Russia cancels tank display at Victory Day for first time in 19 years
Russia held its annual Victory Day parade on Red Square without tanks or missiles for the first time in 19 years, citing security threats from Ukraine.
Red Square, Moscow, May 9. Hundreds of paratroopers march in formation, the banners are up, and Vladimir Putin has just finished speaking. Then something unexpected happens: nothing. No tanks roll. No intercontinental missile carriers rumble across the cobblestones. A large screen flickers instead, showing footage of soldiers in trenches and a tank charging to their aid.
For the first time in 19 years, Russia cancelled the military hardware display at its Victory Day parade. The Kremlin called it a security precaution. The world saw something else.
Russia’s Defense Ministry had announced about two weeks before the event that there would be no military equipment on Red Square this year, citing the “current operational situation” in Ukraine. Kremlin spokesman Dmitry Peskov called it a “terrorist threat” from Ukrainian forces. Security forces blocked mobile internet across Moscow on the day. Checkpoints were dense, barriers stretched for blocks.
The reason is not hard to read. Russia has been fighting in Ukraine for over three years. The modern tanks and missile launchers that normally feature in the parade are either at the front, destroyed in battle, or held back for operational use. Displaying them on a ceremonial occasion is neither logistically convenient nor militarily wise right now.
Parades are political theater. When the theater goes dark, it tells you something about the state of the play.
Putin used his speech to draw the same connection he has been drawing since the war began: between the Soviet victory over Nazi Germany in 1945 and Russia’s current invasion of Ukraine. He told the crowd that the Soviet people had “saved the world” from “total, merciless evil.” He welcomed veterans alongside participants of the “special military operation,” Russia’s official term for the war. He said the legacy of the “victorious generation” of 1945 was inspiring Russian soldiers carrying out “special operations” today.
He did not say “Ukraine” once. Instead, he described an abstract “aggressive force” armed and supported by NATO, against which Russian “heroes” were standing firm. “I am firmly convinced that our cause is just,” he said. “We stand together. Victory was and will always be ours.”
This framing is deliberate. Whether it convinces Russians or simply justifies the ongoing cost of the war is harder to know from the outside.
The guest list told its own story. Last year, Chinese President Xi Jinping stood on the grandstand next to Putin as the guest of honour. This year, he did not come. Russia and China have cultivated a strategic partnership built around a shared interest in countering American-led global order. Xi’s presence in 2025 was a public signal. His absence in 2026 is also a signal, though a quieter one. Beijing appears to be managing the optics of its association with Moscow more carefully.
The only European Union leader present was Robert Fico, the Slovak Prime Minister, attending for the second consecutive year. He did not watch the parade but laid a wreath at the Tomb of the Unknown Soldier near the Kremlin wall. Central Asian leaders came, as they usually do. The broader international crowd that once gave these ceremonies a semblance of global legitimacy has largely stopped showing up.

**Dataset entries:**

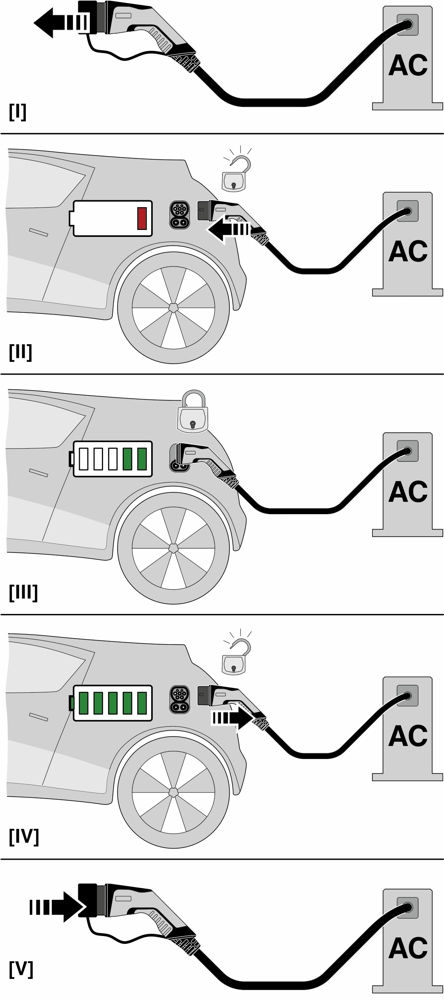 AC
[I]
AC
[II]
AC
[III]
AC
[IV]
AC
[V]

**PROBLEM:**
Please name the only European Union leader who attended, according to the article on Russia's Victory Day parade. The lines have no part in this.

**ANSWER TO THIS EXERCISE:**
Robert Fico, the Slovak Prime Minister.